第122回全米オープンが幕を開けた。ここ数年スコアの伸ばし合いで決着するパターンが多かったが今年は久々に全米オープンらしい名門ザ・カントリークラブが舞台。フェアウェイが狭くラフが深い。小さなグリーン周りには厄介な罠が張り巡らせられ、これぞ全米というサディスティックなセッティング。そんな中注目は2人のイングランド勢だ。

前週のRBCカナディアンオープンで最終日に60をマークし「59に手が届いたのに」と悔しがったジャスティン・ローズが2アンダー68で首位のアダム・ハドウィンに2打差の7位タイにつけた。

年間王者に輝いたこともあるイングランドのベテラン(41歳)は「思ったよりスコアが伸びて驚いた」といいつつ本人も6バーディ(4ボギー)を奪う好調なゴルフで好発進を切ると「6バーディ獲れたのが大きかった。そのお陰でミスが吸収されて全体としてはいいラウンドになった」と手応えをにじませた。

画像: 海外メジャー「全米オープン」初日を2アンダー7位タイで終えたジャスティン・ローズ(写真/Getty Images)

海外メジャー「全米オープン」初日を2アンダー7位タイで終えたジャスティン・ローズ(写真/Getty Images)

17番でロングパットを捻じ込み派手なガッツポーズで走り出したのは99年にこのコースでライダーカップ(欧米チーム対抗戦)が開催されたときジャスティン・レナードがここで15メートル近いパットを沈め熱狂したギャラリーがグリーンに雪崩れ込んだシーンのオマージュ。

「もちろんレナードを意識した。本当はもっと走り続けたかった」。99年は「プロになったばかり。どこでライダーカップを観戦したかは覚えていないけれどそのシーンは何度もリプレーされているから鮮やかに思い出せる。ここでレナードがバーディを決めオラサバルが短いチャンスを外した結果米チームが勝利したことはヨーロッパチームの追憶としても忘れられない」

もうひとりこのコース所縁(ゆかり)のプレーヤーが13年にここザ・カントリークラブで全米アマに優勝しているマシュー・フィッツパトリックだ。世界ランク1位のスコッティ・シェフラーやザンダー・シャウフェレ、ブライソン・デシャンボーらが出場した大会でマッチプレーを勝ち上がりイングランド勢としては1911年以来102年ぶりにトロフィーを掲げたのが彼。
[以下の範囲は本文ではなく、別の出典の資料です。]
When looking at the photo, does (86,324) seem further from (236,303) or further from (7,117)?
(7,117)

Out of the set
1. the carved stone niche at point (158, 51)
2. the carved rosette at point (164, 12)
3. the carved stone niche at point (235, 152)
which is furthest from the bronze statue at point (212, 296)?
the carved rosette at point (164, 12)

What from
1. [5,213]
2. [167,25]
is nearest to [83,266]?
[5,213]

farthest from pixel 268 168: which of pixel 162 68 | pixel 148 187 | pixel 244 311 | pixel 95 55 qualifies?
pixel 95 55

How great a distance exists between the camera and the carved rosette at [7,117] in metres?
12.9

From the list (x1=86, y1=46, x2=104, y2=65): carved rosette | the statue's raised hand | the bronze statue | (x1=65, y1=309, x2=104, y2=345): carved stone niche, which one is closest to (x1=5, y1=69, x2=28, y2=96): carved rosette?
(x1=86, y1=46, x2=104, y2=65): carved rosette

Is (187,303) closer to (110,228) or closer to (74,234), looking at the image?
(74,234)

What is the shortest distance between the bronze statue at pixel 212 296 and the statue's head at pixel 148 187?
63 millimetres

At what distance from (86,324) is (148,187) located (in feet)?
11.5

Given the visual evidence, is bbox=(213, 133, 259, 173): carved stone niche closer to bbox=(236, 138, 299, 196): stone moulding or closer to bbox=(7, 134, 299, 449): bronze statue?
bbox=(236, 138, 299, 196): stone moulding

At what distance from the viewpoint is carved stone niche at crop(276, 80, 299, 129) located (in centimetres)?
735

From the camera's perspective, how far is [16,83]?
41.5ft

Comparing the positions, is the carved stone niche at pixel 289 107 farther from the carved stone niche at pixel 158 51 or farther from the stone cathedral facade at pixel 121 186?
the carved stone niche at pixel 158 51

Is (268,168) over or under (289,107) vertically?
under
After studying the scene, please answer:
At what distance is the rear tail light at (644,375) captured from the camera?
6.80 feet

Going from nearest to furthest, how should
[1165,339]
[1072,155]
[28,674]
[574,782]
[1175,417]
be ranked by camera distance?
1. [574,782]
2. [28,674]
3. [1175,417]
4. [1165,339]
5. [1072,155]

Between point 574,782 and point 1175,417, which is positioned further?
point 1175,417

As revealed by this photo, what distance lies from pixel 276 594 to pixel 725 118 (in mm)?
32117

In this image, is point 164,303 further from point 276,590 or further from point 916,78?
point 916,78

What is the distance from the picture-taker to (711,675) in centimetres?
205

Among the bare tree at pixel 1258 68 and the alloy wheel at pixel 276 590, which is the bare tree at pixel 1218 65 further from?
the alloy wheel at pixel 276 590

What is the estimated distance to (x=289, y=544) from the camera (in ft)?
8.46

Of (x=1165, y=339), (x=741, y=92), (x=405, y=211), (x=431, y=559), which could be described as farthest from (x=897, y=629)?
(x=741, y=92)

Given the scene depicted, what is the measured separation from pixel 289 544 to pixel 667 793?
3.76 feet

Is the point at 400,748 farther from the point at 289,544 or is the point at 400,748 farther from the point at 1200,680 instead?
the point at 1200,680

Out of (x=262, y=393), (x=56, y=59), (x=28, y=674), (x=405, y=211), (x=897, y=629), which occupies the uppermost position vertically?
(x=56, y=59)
そんなこともあり今大会が始まる前から注目されていたが期待通りローズと同じ7位タイの好スタートを切った。

「ドライバーが凄くよかったしいいパットも決まってくれた。全体として今日のラウンドにはとても満足している。13年に経験しているとはいってもそのときとはまったく違うセッティング。もちろんいい思い出が残っていてここからこういうショットを打った、と思う瞬間もあったけれどあまり意識しないようにした。自分にプレッシャーをかけず好きなコースを楽しむことだけを考えた」。

記者たちが色めきだったのが「ダスティン・ジョンソンと一緒に回れて楽しかった」という彼の発言。ジョンソンは新リーグLIVゴルフに移籍しPGAツアーのメンバー資格を手放しており今後同じ舞台に上がる機会はなさそうな気配。

「(最後だから?)いやそういう意味じゃなく、DJは本当に素晴らしいプレーヤーだし人としても素晴らしい。僕のナイスショットは褒めてくれるし一緒だと楽しい。とても気さくな人なんだ」と27歳。LIVゴルフを選んだ選手たちへの風当たりが強い中、フィッツパトリックは純粋にゴルファーとしてのDJを尊敬していると語った。

午前中風が吹かなかったため初日はスコアが伸びたが明日以降は1打が明暗を分けるシビアな戦いになりそうだ。誰が有利かはまったくわからない。だが2人のイングランド勢は2日目以降も注目に値しそうだ。